Corregedoria da ALMT visita CGE-MT para compartilhar experiências e modernizar procedimentos

Órgão de controle da Assembleia Legislativa conhece práticas da Controladoria-Geral do Estado para aperfeiçoar atividades correcionais



A Corregedoria-Geral da Assembleia Legislativa de Mato Grosso (ALMT) esteve na Controladoria-Geral do Estado (CGE-MT) na quarta-feira (10) para um encontro focado em intercâmbio de experiências e conhecimento de práticas correcionais. A visita permitiu que a equipe da Casa de Leis aprofundasse seus conhecimentos sobre procedimentos, sistemas, fluxos operacionais e mecanismos adotados pelo órgão de controle do Poder Executivo estadual.

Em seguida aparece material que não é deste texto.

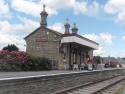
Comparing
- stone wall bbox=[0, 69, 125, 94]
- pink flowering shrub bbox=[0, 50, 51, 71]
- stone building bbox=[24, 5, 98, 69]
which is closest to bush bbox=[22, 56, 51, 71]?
pink flowering shrub bbox=[0, 50, 51, 71]

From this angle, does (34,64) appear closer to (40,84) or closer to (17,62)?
(17,62)

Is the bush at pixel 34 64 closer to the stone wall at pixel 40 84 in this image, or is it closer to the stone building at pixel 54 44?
the stone building at pixel 54 44

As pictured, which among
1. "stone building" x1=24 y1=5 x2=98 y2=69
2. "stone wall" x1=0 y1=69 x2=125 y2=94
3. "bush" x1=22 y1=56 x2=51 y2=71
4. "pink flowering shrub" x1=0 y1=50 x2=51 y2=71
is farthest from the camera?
"stone building" x1=24 y1=5 x2=98 y2=69

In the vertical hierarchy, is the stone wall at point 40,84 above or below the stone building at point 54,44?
below

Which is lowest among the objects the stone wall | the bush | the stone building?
the stone wall

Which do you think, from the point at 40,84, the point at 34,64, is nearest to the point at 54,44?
the point at 34,64

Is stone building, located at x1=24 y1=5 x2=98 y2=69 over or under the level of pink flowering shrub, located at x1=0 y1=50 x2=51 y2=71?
over

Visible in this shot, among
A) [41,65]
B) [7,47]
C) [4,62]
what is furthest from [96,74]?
[7,47]

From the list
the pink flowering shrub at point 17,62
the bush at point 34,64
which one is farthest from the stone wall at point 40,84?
the bush at point 34,64

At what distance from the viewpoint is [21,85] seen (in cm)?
1634

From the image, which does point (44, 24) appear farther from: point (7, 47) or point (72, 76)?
point (72, 76)

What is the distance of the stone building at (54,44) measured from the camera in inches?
2085

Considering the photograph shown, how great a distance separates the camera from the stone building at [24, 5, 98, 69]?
174 feet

Segundo o corregedor-geral da Assembleia Legislativa, Gabriel Machado dos Santos Costa, o encontro representou uma oportunidade valiosa de aprendizado institucional. "A Corregedoria da Assembleia é um órgão relativamente jovem, com pouco mais de dez anos de criação, enquanto a CGE já possui uma trajetória mais consolidada. Viemos conhecer os procedimentos, os sistemas, os fluxos de trabalho e a experiência que eles acumularam ao longo dos anos para que possamos aprimorar cada vez mais nossa atuação", afirmou.

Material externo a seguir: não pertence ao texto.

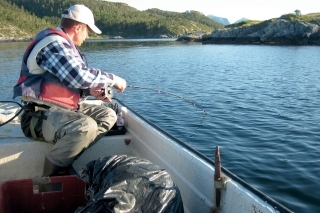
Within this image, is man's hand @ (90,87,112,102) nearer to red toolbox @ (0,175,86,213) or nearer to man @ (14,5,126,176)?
man @ (14,5,126,176)

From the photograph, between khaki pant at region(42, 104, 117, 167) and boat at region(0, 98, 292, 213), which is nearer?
boat at region(0, 98, 292, 213)

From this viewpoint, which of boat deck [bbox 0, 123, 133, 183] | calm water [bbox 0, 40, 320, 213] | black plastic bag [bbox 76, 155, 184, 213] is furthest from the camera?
calm water [bbox 0, 40, 320, 213]

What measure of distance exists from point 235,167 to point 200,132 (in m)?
3.02

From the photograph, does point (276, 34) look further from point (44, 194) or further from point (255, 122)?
point (44, 194)

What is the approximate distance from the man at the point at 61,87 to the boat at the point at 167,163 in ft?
1.24

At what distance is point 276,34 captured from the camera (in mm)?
74750

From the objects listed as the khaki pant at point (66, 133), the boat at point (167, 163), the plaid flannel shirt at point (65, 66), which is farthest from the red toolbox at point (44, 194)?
the plaid flannel shirt at point (65, 66)

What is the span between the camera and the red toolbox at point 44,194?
3.69m

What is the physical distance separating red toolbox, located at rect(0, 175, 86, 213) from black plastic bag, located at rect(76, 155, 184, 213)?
29.2 inches

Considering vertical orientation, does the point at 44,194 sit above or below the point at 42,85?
below

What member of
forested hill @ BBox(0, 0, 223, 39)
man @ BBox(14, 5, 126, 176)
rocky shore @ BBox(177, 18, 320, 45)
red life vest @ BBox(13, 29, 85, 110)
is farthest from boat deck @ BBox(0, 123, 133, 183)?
forested hill @ BBox(0, 0, 223, 39)

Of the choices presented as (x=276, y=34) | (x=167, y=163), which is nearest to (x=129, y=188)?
(x=167, y=163)

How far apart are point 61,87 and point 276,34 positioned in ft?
250

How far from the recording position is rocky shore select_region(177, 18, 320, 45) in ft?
230
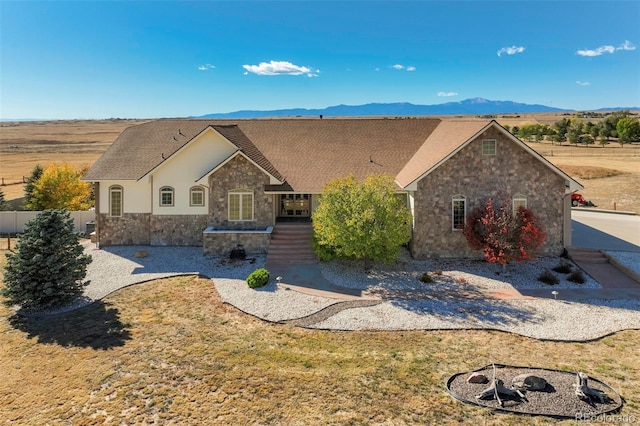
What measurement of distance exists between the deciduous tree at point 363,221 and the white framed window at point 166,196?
10948mm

Na reunião, o corregedor-geral e os analistas Larissa Coelho, Valdilson Silva e Nelson de Carvalho Júnior tiveram acesso à estrutura operacional da Corregedoria da CGE, aos instrumentos utilizados na condução de processos disciplinares e às rotinas implementadas para garantir eficiência na apuração de irregularidades e na promoção da integridade no serviço público.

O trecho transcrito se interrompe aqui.